The flipside is that progression is more structured and less loot-based: there are more skill trees for active and passive bonuses, more classes with slightly varied combat styles, and, most importantly, a highly detailed cosmetics system for painting your marine, with a good portion of its options available for free simply by progressing through the game.

A custom Space Marine battles with two friends in Operations mode in Warhammer 40K: Space Marine 2.

Image Credit: Eurogamer/Focus Entertainment

On the class front, I opted for the Vanguard, which offered a close-range specialization with a rumbling meltagun and a special grappling hook with a short cooldown that pulls you toward enemies like Doom Eternal’s Meat Hook.

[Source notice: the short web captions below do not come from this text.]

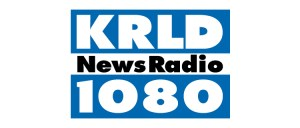 krld 300x128 News Radio 1080 KRLD Wins National EDWARD R. MURROW Award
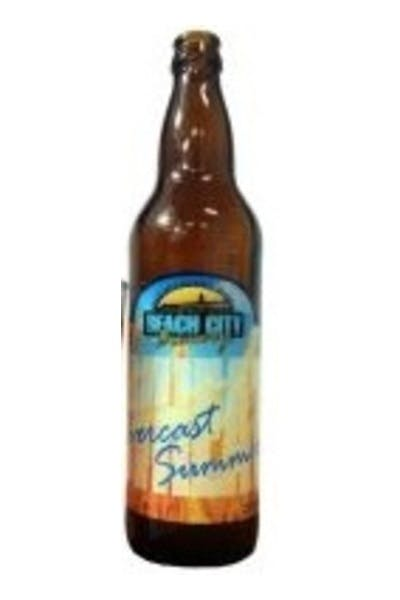 Beach City Overcast Summer Wheat
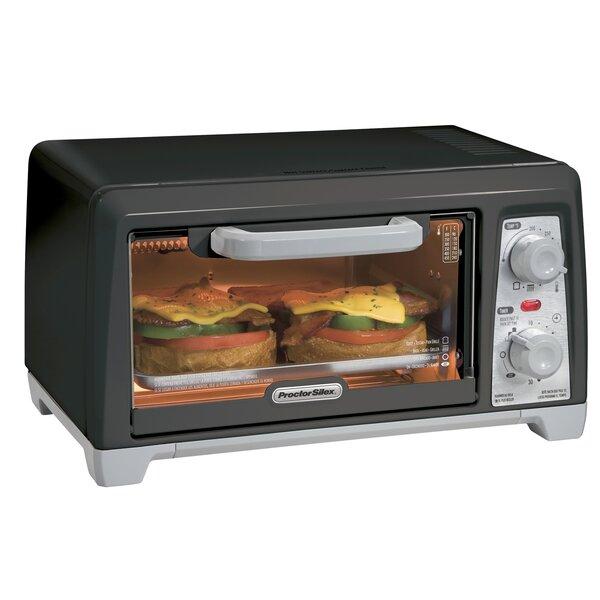 4 Slice Toaster Oven by Hamilton Beach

The result was a cycle of scalpel-like precision, picking out the heaviest threats, lunging at them, mowing them down, and launching you toward the next, while teammates focused on the larger hordes. The moment-to-moment divide between classes doesn’t feel as stark as it was in Darktide, which isn’t a deeply tactical shooter per se, but one where a giant shield-wielding Ogryn and a fragile, head-bursting Psyker at least offer the most variance, but there’s some hope it could get there. The Sniper class here, for example, can use camouflage to turn invisible and pick off heavies from a distance, while the Assault is a purely melee-and-pistol build with a jetpack. As for Bulwark, they could potentially fill the role of the big guy with the big shield. I would need a lot more time with each, obviously, to really see how they evolve.

In a way, though, that’s not so much a problem with Space Marine 2. This series, like the franchise it’s part of, is about unthinking fanaticism after all. Technically, I suppose, it’s about the rather horrific places it can take you, but that’s far from its primary purpose. Rather, the joy of Space Marine 2 is in jumping abruptly into the fray, giggling as blood and alien limbs fill the screen while, somewhere in there, you’re stabbing something with its own claw. It’s in hitting the emote button to scream a feverish cry of glory to the Emperor, and tickling that part of the brain that simply loves shooting a rushing wave of squishy aliens across a long, narrow bridge. One of the best parts of the brain, I think. This is a double-A game in triple-A clothes, in many ways, simple pleasures and only the occasional snafu, with a layer of dark, gothic fidelity on top. Bliss.